Last Updated on October 2, 2019
2019-10-01 – Immigration drove Canada’s largest real number of population increase in history in the last year according to the latest figures from Statistics Canada.
Canada’s population rose by 531,497 to 37,589,262 between July 2018 and July 2019, with immigration accounting for 82.2 percent of the growth.
The growth of 1.4 percent – which equates to more than one person per minute – was the highest since 1990.
It is also the highest among all G7 countries, more than double the rate of 0.6 percent witnessed by both the U.S. and the U.K.
Natural increases, or the difference between births and deaths, accounted for just 17.8 percent of the increase.
Figures show Canada welcomes 313,580 immigrants in the 12-month period – among the highest annual immigration intakes in history.
Although more immigrants (323,192) were welcomed in 2015/2016, that number included nearly 30,000 Syrian refugees.

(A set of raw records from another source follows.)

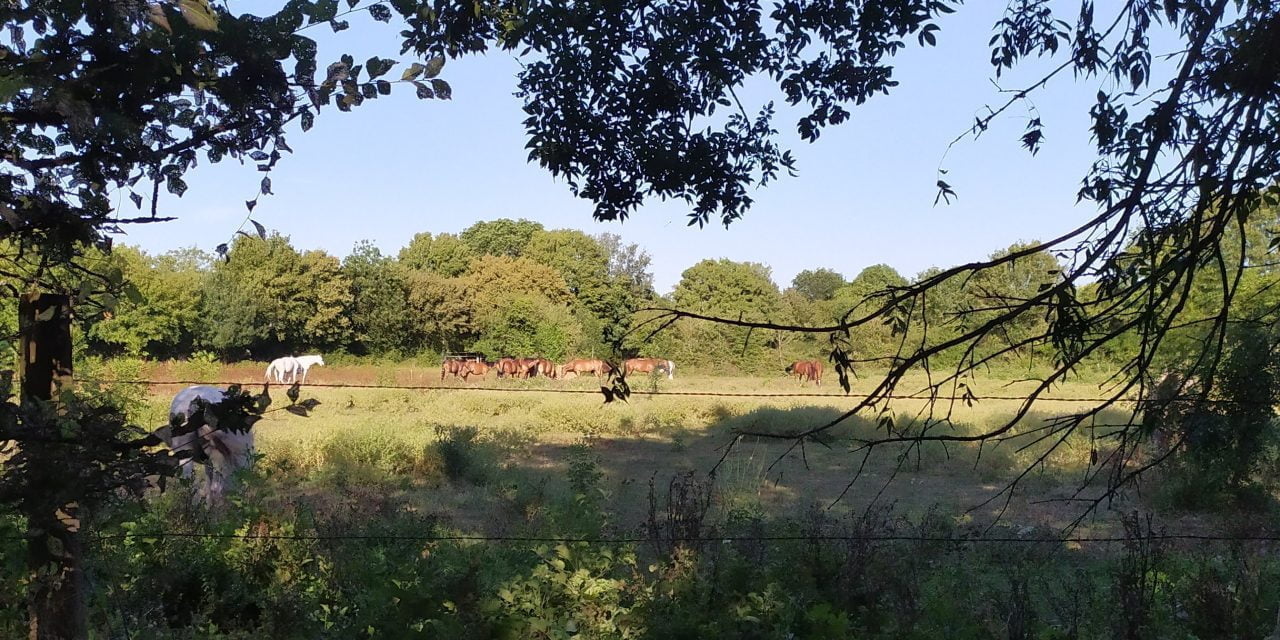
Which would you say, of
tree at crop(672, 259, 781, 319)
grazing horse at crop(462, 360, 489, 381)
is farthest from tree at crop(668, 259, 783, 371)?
grazing horse at crop(462, 360, 489, 381)

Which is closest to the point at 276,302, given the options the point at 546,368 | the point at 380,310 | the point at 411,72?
the point at 380,310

Non-permanent residents grew by 171,536 in 2018/2019 – the largest increase in Canadian history.
Gains were mainly led by increases in work and study permit holders, while there was also rapid growth in asylum claimants.
Provincial Population Growth
Several of Canada’s provinces recorded population growth rarely seen before.
Prince Edward Island saw the highest provincial population growth in the country, with a 2.2 per cent increase.
Quebec’s increase of 1.2 per cent was the largest in 30 years, while Ontario recorded once of its highest-ever increases of 1.7 per cent.
Alberta also saw growth of 1.6 per cent, fuelled partly by positive inter-provincial migration.
Newfoundland & Labrador remained the exception, posting a population decrease for a third consecutive year, this time of 0.8 per cent.